Unfortunately tail is relatively slow. Actually indexing the final item is much faster.
FUN <- function(x) {ss <- strsplit(x,' ')[[1]];ss[length(ss)]}
On my machine this is well over twice as fast as the tail command.
y <- c("AAAAAAAAAAA 250.00",
"01 JUN 2003 02 JUN 2002 OCTOPUS CARDS LTD HONG KONG HK 5.13",
"01 JUN 2003 02 JUN 2002 OCTOPUS CARDS LTD HONG KONG HK 834591283405347 50.00")
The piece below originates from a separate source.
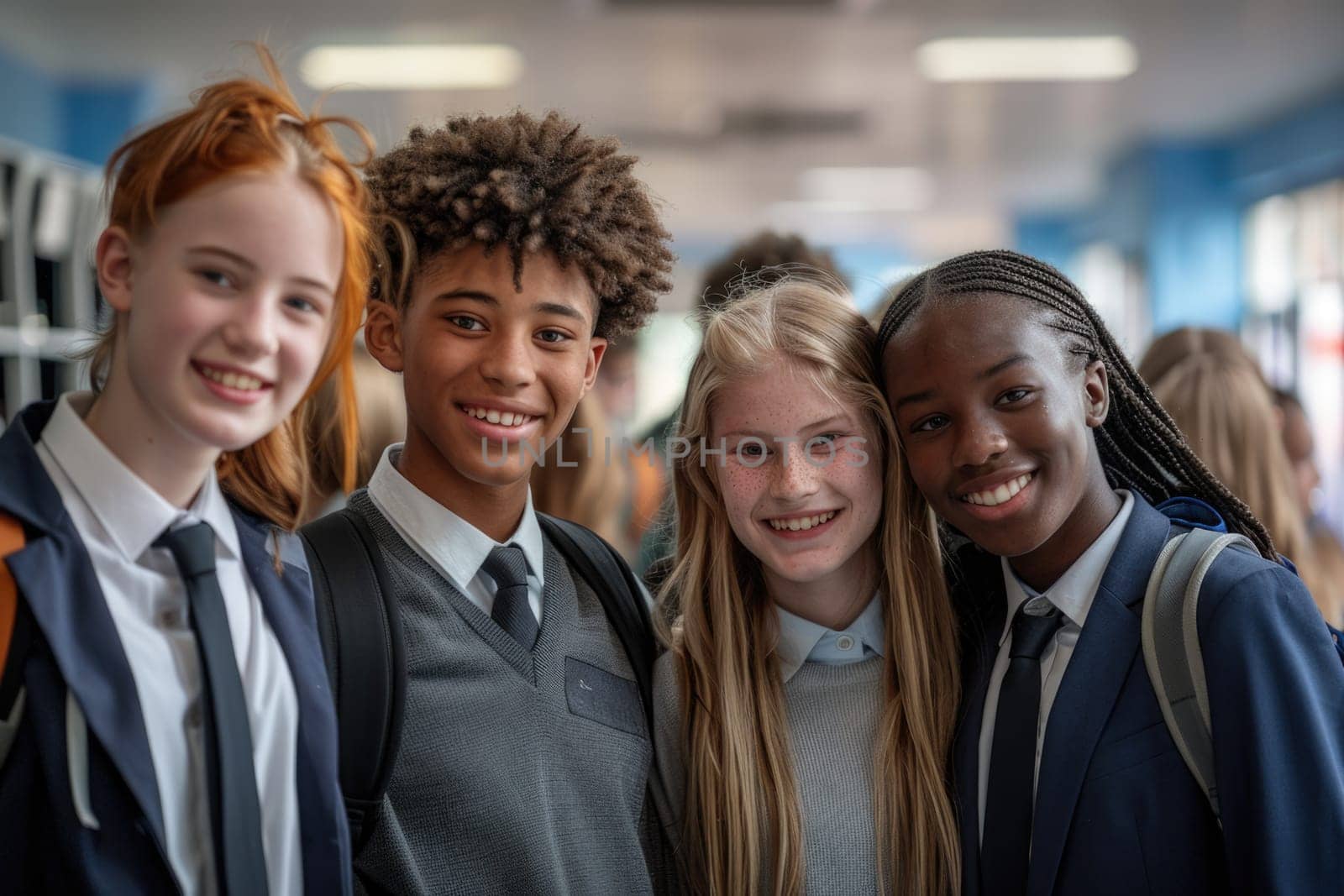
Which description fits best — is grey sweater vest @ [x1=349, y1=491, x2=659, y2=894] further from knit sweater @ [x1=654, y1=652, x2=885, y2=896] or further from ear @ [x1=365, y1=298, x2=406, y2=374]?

#make y bigger so that there's something to test
y <- rep(y, 1e5)
#testing tail
FUN <- function(x) {tail(strsplit(x,' ')[[1]],1)}
system.time( lapply(y,FUN) )
user system elapsed
22.108 0.110 22.069
#testing indexing
FUN <- function(x) {ss <- strsplit(x,' ')[[1]];ss[length(ss)]}
system.time( lapply(y,FUN) )
user system elapsed
9.396 0.037 9.372
But even more speed is accomplished by separating the function out and taking advantage of the fact that components are already vectorized. (the whole point of apply family commands is not to replace looping but to allow simple syntax and use vectorized commands as much as possible. The simplest functions possible should go into lapply and such.)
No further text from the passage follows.